La tendance n’est pas nouvelle, le public sélectionne de plus en plus les bons produits. Nous allons devoir beaucoup travailler, reconnaît le spécialiste du brassin. Un pool de professionnels dégusteront régulièrement les bières et nous travaillerons en fonction des retours du marché», assure le maître brasseur. «Ici nous buvons la production 1».

Trois bières

Benjamin Levaux travaille sur la «Febris» (»fièvre» en latin), une bière ambrée, «expressive au goût de noisettes et de malt grillé», annonce le dossier de presse. Le trio de bières présentées comprend également la «Candide» (»pur» en latin) en référence à l’ami de Maurice, une bière blanche dont la levure a été prélevée sur un parchemin datant de 1319. La DXV (515 en latin), une bière d’abbaye triple, complète la vitrine. Les trois recettes ont été élaborées par un maître brasseur américain qui a, depuis, quitté la brasserie.

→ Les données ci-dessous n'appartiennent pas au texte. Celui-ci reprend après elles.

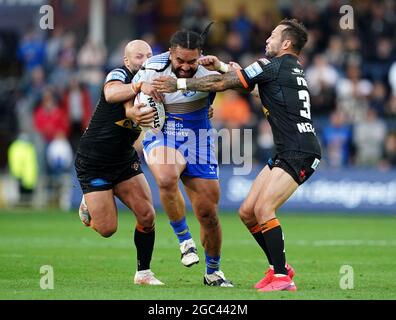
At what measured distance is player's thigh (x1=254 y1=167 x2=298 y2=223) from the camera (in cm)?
1030

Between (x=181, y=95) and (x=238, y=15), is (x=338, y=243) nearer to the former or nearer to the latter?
(x=181, y=95)

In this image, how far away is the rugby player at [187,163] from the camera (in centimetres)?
1112

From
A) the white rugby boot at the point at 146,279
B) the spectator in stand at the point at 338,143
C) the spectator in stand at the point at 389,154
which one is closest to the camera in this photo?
the white rugby boot at the point at 146,279

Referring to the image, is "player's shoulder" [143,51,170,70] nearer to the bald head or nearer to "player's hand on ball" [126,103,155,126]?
the bald head

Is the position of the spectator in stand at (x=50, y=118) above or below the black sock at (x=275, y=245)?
above

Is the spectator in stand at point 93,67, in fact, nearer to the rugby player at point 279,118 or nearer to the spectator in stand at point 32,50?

Le cycle de production sera plutôt lent. Huit semaines s’écouleront entre le brassage et l’embouteillage. Le temps, en référence à l’histoire millénaire de l’abbaye, et la qualité reviennent souvent dans l’argumentaire des communicants du jour.

La bière ne se retrouvera pas d’emblée dans les rayons réfrigérés des supermarchés suisses. Progressivement, la distribution s’étendra à la région, puis au Valais avant que l’équipe n’envisage des horizons plus lointains. Le prix des flacons, en vente à la boutique de l’abbaye, variera entre 4,5 et 5 francs.

Avec une salle de brassage de 20 hectolitres et 10 fermenteurs, la brasserie pourra sortir jusqu’à 600’000 bouteilles par an. La production en fût n’est pas encore prévue. Les flacons seront disponibles à la vente au marché monastique de Saint-Maurice, à l’occasion de la fête patronale de l’abbaye dès le week-end prochain. (cath.ch/bh)

Benjamin Levaux, maître brasseur, va faire évoluer la production pour rester au plus près de la demande du marché.

En mode ‘R&D
Benjamin Levaux est né il y a 42 ans en Belgique, près de Liège. Après avoir suivi des cours de chimie sur la fermentation, il s’intéresse à la bière. A tel point qu’il y consacre son travail de maturité. Un proche lui permet de faire un stage de trois jours à l’abbaye de Chimay. «Une belle entrée en matière», sourit-il. Sa vocation est née. Il obtient un diplôme d’ingénieur industriel en chimie, avec option biochimie et spécialisation en brasserie. Il a travaillé comme ingénieur contrôle qualité à l’Abbaye d’Orval. Le maître brasseur vit en Suisse depuis 2007, où il travaillé à Lausanne et à Sion pour un groupe de microbrasseries.
«Travailler sur un tel projet est un véritable défi technique et commercial: il faut adapter et produire dans des cuves de 2’000 litres des recettes élaborées dans des cuves de 700 litres. Beaucoup de paramètres changent. C’est un travail constant, en mode ‘R&D’ (recherche et développement)».